A new book explores the religious and racial origins of society’s obsession with thinness.
In Fearing the Black Body: The Racial Origins of Fat Phobia (NYU Press, 2019), Sabrina Strings, assistant professor of sociology at the University of California, Irvine discusses the stigma of larger—primarily female—body types and how deep racial and religious roots, rather than health concerns, led Western society to favor the lean.
Here, she weighs in on how slimness became popular and the centuries-long repercussions of this ideal for women of all shapes, colors, and sizes:
For as long as most people can remember, thin has been in. This automatically puts fat at odds with the societal standard. What’s the fallout?
I appreciate this framing: that thin has been in for many years. Indeed, it has been the predominant fashion for women throughout all of our lifetimes. That statement is an important reminder that the preference for svelte physiques is, first and foremost, aesthetic.
In my research, I found that thinness has been a mainstream archetype in the US since at least the early 19th century. That precedes the medical establishment’s concerns about excess weight by nearly 100 years. It shows that slimness—while today associated with medical concerns—was not primarily, historically, about health.
Your book focuses on the historical origins of fat phobia. Give us a CliffsNotes version of how society arrived at the contemporary ideal of slenderness.
As I note above, fat phobia is not based on health concerns. What I found in my research is that in the West, it’s actually rooted in the trans-Atlantic slave trade and Protestantism. In the trans-Atlantic slave trade, colonists and race scientists suggested that black people were sensuous and thus prone to sexual and oral excesses. Protestantism encouraged temperance in all pleasures, including those of the palate. By the early 19th century, particularly in the US, fatness was deemed evidence of immorality and racial inferiority.
What does race have to do with this?
Race was integral to the issue. At the onset of the trans-Atlantic slave trade, skin color was often used to determine racial belonging. But by the 18th century, skin color (after years of interracial sex in the colonies) proved a poor sorting mechanism.
What we had by the 19th century was a new racial discourse that suggested black people were also inherently voracious. Combine this with the displacement of poor Europeans in the 19th century (i.e., Irish, Southern Italians, and Russian Jews), and white Americans were being advised to fear black people, as well as these “degraded” or supposedly “part-black” Europeans, who were also purportedly identifiable by their weight and skin color.
Your book frames fat phobia in the context of women’s bodies. What implications does this research have for men? And on the flip side, what’s the significance for thin people?
These are important questions, and I get them frequently: What about fat people who aren’t black? What about men? My response is that fat phobia affects everyone. Even if black women have historically formed the center of concern, the goal of race scientists, Protestant reformers, and, later, doctors was to convince all Americans that being fat was a woeful state of affairs that all should shun. In this way, regardless of racial or gender identity in America today, we are all encouraged to avoid becoming fat. The stakes are evident: Thinness is privileged, and fatness is stigmatized.
What about the claim that obesity causes chronic diseases and higher risk of death, particularly for black women?

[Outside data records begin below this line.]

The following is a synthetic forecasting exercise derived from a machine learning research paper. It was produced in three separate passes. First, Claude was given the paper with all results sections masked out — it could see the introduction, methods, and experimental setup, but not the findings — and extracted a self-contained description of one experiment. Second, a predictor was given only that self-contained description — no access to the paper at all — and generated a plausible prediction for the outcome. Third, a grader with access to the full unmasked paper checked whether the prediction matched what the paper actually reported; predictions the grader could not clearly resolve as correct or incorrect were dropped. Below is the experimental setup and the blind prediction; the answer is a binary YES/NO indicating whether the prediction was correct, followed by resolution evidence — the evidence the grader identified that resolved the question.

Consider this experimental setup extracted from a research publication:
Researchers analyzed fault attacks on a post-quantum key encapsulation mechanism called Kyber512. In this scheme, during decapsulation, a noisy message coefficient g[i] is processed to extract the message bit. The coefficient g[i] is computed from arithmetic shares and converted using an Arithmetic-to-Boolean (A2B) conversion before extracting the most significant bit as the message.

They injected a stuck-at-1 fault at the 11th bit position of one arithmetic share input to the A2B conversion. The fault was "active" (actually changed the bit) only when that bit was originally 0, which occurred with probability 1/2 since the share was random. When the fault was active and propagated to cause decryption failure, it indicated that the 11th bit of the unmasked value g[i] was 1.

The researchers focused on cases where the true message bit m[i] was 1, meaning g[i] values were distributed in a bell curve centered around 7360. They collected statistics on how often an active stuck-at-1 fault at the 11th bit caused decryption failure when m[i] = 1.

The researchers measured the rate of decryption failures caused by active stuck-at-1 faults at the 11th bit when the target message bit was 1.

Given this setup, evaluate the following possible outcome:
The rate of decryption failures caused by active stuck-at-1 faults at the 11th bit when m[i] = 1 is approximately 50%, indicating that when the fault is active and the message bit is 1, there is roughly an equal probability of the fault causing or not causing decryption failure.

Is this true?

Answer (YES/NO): NO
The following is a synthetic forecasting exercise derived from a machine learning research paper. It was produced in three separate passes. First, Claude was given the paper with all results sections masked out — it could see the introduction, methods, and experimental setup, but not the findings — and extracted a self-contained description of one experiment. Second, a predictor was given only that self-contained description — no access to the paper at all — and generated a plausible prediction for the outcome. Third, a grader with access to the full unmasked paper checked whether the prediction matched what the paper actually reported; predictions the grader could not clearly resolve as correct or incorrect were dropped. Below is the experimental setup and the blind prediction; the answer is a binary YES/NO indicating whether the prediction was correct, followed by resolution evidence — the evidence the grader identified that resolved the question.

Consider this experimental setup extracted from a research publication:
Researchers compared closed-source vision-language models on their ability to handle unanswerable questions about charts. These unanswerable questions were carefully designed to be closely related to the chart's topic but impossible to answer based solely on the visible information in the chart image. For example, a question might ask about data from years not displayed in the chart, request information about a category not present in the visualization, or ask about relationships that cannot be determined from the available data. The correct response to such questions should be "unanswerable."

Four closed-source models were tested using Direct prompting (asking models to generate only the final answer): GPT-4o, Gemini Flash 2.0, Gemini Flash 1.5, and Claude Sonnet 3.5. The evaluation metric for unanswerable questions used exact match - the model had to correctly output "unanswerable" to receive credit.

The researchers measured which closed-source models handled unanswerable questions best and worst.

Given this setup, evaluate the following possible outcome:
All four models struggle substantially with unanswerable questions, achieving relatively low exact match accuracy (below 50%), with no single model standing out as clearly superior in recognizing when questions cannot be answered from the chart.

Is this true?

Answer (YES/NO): NO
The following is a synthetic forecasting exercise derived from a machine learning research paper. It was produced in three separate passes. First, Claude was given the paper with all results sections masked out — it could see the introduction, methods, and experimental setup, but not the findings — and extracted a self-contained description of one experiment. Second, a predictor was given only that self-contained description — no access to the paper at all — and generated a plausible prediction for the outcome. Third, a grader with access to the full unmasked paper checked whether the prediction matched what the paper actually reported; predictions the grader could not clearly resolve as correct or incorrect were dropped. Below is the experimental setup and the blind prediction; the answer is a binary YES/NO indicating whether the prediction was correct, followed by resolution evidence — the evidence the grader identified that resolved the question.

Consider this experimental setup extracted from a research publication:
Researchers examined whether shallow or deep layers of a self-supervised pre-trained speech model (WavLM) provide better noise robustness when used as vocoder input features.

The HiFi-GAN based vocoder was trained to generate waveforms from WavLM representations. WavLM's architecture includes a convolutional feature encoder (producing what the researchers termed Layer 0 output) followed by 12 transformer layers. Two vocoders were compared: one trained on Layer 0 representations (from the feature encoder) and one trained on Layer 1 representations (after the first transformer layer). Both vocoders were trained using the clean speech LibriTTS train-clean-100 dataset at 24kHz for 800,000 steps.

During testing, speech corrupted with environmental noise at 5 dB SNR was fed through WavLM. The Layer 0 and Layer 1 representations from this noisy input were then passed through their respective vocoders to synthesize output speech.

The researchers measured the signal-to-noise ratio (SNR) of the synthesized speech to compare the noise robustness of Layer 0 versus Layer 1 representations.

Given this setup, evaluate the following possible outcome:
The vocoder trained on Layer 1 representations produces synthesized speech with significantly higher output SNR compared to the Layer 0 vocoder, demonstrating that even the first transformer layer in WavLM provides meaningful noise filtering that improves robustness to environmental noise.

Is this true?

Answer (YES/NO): NO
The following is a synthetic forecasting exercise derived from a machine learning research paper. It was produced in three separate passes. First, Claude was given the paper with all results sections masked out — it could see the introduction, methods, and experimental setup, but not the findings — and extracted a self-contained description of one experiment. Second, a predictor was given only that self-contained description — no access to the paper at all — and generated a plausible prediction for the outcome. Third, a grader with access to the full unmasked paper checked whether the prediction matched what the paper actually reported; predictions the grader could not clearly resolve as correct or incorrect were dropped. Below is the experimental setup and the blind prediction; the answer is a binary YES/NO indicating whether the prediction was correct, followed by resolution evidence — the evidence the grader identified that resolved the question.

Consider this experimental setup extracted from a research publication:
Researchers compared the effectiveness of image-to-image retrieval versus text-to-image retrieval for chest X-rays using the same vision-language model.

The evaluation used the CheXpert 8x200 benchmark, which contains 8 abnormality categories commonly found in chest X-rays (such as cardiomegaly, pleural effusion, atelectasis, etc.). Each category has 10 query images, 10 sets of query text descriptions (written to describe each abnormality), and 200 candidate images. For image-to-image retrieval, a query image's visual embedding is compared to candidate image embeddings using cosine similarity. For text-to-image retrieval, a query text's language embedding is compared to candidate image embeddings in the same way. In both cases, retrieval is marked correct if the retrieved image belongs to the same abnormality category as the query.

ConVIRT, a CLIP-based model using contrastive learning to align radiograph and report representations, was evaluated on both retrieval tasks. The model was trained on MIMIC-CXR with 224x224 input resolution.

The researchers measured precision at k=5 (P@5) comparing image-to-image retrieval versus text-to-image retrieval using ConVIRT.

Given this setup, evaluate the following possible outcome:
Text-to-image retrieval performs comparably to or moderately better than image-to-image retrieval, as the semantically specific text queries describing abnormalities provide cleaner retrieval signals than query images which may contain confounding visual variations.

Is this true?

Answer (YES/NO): NO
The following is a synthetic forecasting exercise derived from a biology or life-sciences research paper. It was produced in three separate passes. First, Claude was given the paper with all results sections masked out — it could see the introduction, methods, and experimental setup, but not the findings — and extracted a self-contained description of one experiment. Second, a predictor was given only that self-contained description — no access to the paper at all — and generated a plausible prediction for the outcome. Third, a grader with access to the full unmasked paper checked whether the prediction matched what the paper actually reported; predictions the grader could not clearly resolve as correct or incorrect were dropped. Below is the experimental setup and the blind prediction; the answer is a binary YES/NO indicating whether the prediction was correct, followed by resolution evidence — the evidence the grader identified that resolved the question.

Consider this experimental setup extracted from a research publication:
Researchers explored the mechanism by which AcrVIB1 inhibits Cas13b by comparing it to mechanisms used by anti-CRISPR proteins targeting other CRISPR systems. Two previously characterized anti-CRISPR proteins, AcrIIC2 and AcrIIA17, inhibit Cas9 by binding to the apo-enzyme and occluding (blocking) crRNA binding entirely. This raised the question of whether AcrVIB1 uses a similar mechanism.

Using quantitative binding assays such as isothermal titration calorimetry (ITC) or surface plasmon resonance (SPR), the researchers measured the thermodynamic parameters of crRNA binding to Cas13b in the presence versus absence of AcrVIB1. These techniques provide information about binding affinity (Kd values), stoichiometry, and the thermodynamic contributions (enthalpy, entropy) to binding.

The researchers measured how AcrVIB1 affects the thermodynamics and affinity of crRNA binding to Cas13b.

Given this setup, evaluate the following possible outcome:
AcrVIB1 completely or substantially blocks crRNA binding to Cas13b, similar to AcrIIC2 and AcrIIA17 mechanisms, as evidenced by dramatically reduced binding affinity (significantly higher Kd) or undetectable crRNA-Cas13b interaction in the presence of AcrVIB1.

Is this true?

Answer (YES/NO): NO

By now, there have been many journalists, social scientists, and even physicians who have questioned the science behind such statements. In general, the claim is that an elevated body mass index will lead to adverse health outcomes and even death. But research by Katherine Flegal of the Centers for Disease Control and Prevention, by A. Janet Tomiyama of UCLA, and by a host of other scholars shows that these assertions are overblown. The bottom line is this: BMI is a poor measure of health outcomes. Rather than trying to make people conform to a (flawed) weight standard, we can do much more to improve health outcomes in our communities by addressing systemic issues such as food security, neighborhood food availability, and access to potable water.